* **Work required**: Transcribe each line below verbatim; pictures excluded.

[[ Data for analysis, beginning ]]

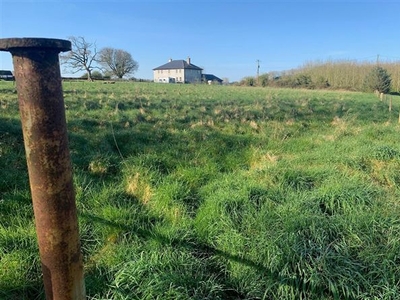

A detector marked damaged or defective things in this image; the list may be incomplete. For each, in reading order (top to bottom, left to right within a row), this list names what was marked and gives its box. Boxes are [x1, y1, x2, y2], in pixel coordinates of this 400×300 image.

rusted bolt [0, 38, 85, 298]
rusty metal pipe [0, 38, 85, 300]
rust on metal post [0, 38, 86, 298]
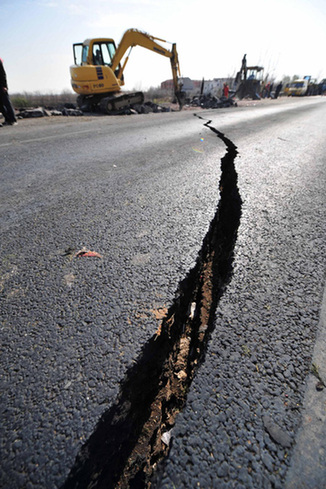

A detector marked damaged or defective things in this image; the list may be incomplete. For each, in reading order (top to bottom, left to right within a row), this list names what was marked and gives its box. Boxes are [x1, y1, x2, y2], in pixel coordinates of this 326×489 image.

large crack in asphalt [63, 117, 242, 488]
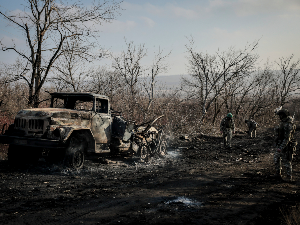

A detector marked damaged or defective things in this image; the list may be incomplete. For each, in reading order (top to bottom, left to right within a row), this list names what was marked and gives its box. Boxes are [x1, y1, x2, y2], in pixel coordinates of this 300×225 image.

burned military truck [0, 92, 166, 168]
charred vehicle wreckage [0, 92, 169, 168]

[[ Data for analysis, end ]]

* **Exercise response**:
A detector marked damaged or defective things in this image; the list may be incomplete. For each, in reading order (top to bottom, left to right within a row), this list names what was marked and gives its box. Boxes are [x1, y1, x2, y2], in pixel coordinates of this 400×300 image.

rusted bolt [0, 38, 85, 298]
rusty metal pipe [0, 38, 85, 300]
rust on metal post [0, 38, 86, 298]

A detector marked damaged or defective things in this image; the list may be incomplete. For each, in reading order (top to bottom, left to right within a row), this list names what was marked and gives its box. Boxes are [x1, y1, x2, y2], in pixel coordinates of this 326×489 image.

large crack in asphalt [63, 117, 242, 488]

A detector marked damaged or defective things in this image; the list may be incomplete. For each, in reading order (top to bottom, left to right within a row), this list names what was marked and gives its box. Boxes are [x1, y1, x2, y2], in pixel coordinates of this 300×225 image.

burned military truck [0, 92, 166, 168]
charred vehicle wreckage [0, 92, 169, 168]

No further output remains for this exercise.